Given information: Begin

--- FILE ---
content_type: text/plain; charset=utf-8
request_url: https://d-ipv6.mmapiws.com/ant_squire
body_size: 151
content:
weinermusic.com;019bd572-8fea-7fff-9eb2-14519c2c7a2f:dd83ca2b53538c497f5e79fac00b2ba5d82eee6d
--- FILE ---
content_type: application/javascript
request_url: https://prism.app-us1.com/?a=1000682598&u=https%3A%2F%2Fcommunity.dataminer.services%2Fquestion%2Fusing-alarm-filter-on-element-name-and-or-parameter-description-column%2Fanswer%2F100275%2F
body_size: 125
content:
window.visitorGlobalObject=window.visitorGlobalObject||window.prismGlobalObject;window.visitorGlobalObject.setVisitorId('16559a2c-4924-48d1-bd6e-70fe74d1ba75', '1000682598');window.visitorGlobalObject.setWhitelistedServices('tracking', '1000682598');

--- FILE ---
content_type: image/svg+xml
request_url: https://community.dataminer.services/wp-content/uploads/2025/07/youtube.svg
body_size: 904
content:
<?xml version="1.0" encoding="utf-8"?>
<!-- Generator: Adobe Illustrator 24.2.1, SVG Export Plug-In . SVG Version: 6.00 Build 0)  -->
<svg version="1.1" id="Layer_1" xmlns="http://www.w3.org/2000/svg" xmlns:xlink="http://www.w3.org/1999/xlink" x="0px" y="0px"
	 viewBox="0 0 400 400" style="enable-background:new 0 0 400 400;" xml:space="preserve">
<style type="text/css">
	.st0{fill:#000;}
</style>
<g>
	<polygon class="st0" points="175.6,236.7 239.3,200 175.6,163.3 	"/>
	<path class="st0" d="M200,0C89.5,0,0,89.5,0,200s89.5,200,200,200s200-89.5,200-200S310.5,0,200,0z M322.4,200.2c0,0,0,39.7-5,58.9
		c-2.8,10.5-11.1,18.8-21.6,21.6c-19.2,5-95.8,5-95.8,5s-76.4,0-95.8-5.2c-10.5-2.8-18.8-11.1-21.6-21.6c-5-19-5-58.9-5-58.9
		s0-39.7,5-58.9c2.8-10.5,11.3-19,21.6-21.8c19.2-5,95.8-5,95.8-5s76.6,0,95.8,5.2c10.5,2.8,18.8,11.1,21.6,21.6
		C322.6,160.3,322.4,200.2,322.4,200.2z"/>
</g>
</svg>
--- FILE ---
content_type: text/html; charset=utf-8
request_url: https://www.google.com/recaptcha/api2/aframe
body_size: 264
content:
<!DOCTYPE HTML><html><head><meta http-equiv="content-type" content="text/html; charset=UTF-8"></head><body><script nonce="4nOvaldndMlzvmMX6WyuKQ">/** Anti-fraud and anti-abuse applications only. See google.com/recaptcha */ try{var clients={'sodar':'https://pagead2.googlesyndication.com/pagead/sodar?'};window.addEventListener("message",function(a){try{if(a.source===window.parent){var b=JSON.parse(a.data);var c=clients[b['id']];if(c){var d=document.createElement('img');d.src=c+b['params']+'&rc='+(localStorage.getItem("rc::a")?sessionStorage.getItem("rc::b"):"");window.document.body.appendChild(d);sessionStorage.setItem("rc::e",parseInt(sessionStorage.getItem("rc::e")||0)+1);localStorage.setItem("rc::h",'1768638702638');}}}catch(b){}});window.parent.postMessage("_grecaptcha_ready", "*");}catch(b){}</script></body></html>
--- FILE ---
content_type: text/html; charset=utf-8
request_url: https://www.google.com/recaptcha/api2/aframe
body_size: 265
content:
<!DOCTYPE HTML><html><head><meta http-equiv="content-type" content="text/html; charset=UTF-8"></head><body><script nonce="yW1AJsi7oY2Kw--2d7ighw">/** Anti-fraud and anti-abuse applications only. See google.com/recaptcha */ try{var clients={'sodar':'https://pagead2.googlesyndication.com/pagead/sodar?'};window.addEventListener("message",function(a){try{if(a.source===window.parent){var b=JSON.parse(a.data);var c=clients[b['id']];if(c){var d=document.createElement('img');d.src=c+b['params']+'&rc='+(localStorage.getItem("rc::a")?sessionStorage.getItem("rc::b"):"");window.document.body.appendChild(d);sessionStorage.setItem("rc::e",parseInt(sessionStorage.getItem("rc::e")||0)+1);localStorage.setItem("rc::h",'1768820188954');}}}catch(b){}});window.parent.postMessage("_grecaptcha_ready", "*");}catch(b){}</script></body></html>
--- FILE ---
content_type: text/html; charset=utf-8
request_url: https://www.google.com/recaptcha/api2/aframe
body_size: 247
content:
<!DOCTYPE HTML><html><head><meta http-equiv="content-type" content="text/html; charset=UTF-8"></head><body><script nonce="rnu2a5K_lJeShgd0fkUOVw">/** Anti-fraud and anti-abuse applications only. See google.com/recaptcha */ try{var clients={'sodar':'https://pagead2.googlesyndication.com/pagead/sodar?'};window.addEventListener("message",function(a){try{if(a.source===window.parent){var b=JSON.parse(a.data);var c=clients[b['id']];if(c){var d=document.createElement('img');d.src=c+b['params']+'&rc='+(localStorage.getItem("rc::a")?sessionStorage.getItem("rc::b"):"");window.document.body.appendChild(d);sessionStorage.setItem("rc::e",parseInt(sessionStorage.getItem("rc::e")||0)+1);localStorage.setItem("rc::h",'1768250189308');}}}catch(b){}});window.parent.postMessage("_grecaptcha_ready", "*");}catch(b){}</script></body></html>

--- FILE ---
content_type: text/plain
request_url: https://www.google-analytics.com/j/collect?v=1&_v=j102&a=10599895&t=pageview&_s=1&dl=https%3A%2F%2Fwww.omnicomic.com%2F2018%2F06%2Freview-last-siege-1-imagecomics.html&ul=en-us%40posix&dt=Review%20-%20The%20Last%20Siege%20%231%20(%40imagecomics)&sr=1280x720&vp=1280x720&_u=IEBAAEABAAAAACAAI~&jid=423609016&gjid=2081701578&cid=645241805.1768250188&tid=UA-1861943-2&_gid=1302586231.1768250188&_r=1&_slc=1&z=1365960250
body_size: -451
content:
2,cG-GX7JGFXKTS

Given information: End

# Problem statement:
Find the lines in the data that hold the word "plain". Reply with how many there are and nothing more.

# Written answer:
2